Sinquefield Charitable Foundation gifts $2.5 million to Mizzou New Music Initiative
This gift will help fund the New Music Initiative for a three-year cycle.
Mar. 06, 2019
The Mizzou New Music Initiative was gifted $2.5 million by the Sinquefield Charitable Foundation, a long-time benefactor of the New Music Initiative. UM officials announced the gift on Feb. 21.
The money will benefit the Mizzou International Composers Festival, a festival in July that features public concerts, presentations and workshops; guest composers’ and performance groups’ events on campus, such as vocal group Roomful of Teeth and bass clarinet and marimba duo Transient Canvas; the Sinquefield Composition Prize, and a competition for MU music students in which the winner has his or her music performed and recorded, according to the foundation’s website.

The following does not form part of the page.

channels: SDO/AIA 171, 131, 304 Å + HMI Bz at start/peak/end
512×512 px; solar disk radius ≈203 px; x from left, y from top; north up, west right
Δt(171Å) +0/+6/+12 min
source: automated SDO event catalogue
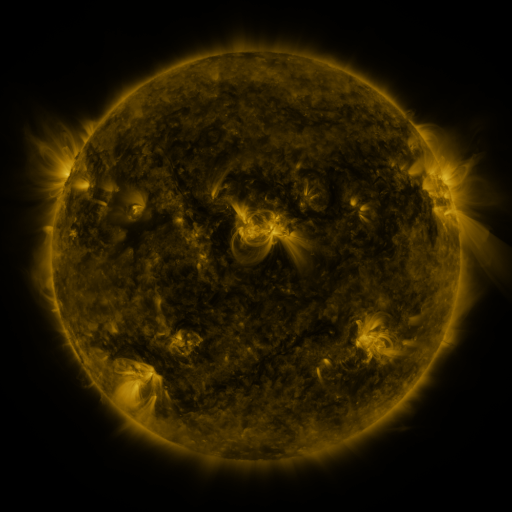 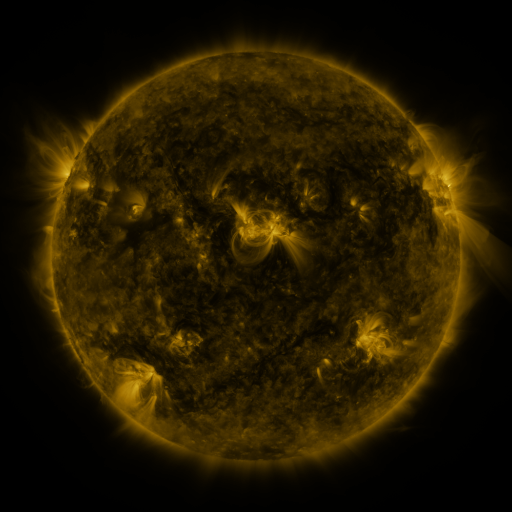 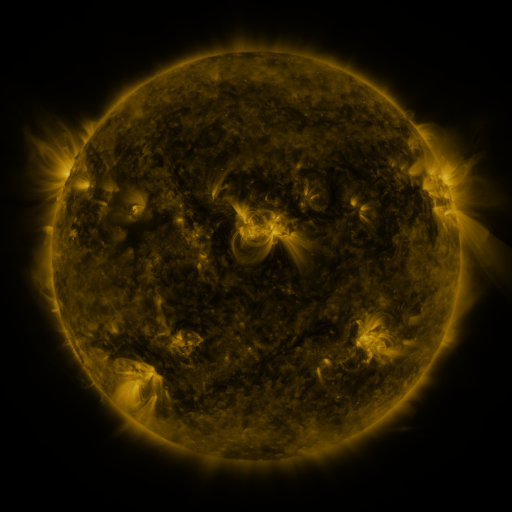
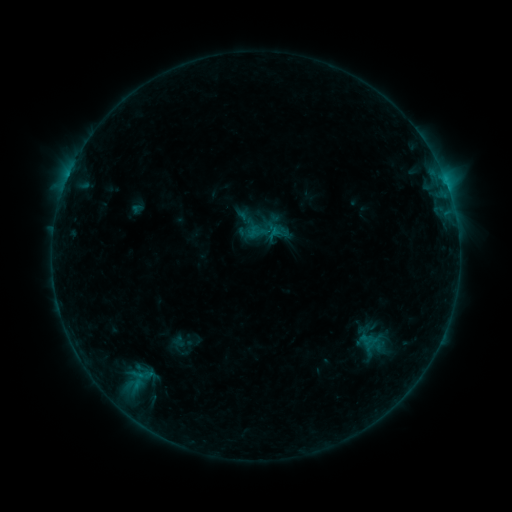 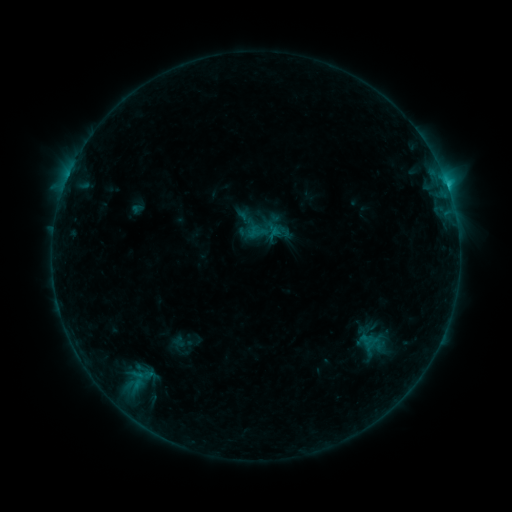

Jacob Gotlib, managing director for the New Music Initiative, said that the gift will also continue to fund all the K-12 and MU music student programs.
The gift will also support costs for faculty and staff, graduate student assistantships and two full-tuition scholarships per year for undergraduate composition majors.
“[The money] is going to continue funding all of our programs for another three-year cycle,” Gotlib said. “We’ve been thankful that Dr. Sinquefield and the Sinquefield Charitable Foundation have been funding the New Music Initiative in series of three-year cycles over the last 10 years.”
The New Music Initiative has programs for K-12 students as well as programs for MU music students. These programs include the Creating Original Music Project, in which students submit original compositions to the competition. The winner has their music played by MU music students and their school receives prize money. Other programs include the Missouri Composers Project and summer camps for high school students.
“Our goal is to cultivate and promote the education of composers in the state,” Gotlib said. “That includes K-12 students, it includes our students at the university and it even includes composers who have just earned or are on the verge of earning their Ph.D. We cover the full spectrum of education for composition.”
The Sinquefield Charitable Foundation designated $300,000 for undergraduate student scholarships and MU matched that amount to equal $600,000 for scholarships, according to the foundation’s website.
Freshman Jack Snelling has been involved with the New Music Initiative programs since he was in middle school.
“When I was in sixth grade, my science teacher’s son had just won the competition and she showed us a video of his piece being played,” Snelling said. “I wanted to do that, so a couple of years later, I submitted to the [COMP] competition.”
Snelling earned an honorable mention in fine art music his freshman year in high school, a second place in jazz sophomore year, a first place in jazz junior year and a first place in fine art music during his senior year.
Snelling has continued composing since then and said he appreciates the guidance the New Music Initiative gave him.
“Once you join the program they give you the tools and everything else that you need and that makes you want to stay in the program,” Snelling said. “That’s one of the big reasons why I came to Mizzou, because it was all right here for me.”
Now he is a composition major at MU and said that the New Music Initiative allowed him to explore other possibilities of his music career.
“The most educational composition weeks that I have had in my life are those camps that I went to,” Snelling said. “I was mainly a jazz player before this. I wouldn’t have even been introduced to classical composition if I hadn’t gone to the camps. It is partially because of [the New Music Initiative] that I’m a classical composer today. I would not be anywhere near the musician I am if it weren’t for them.”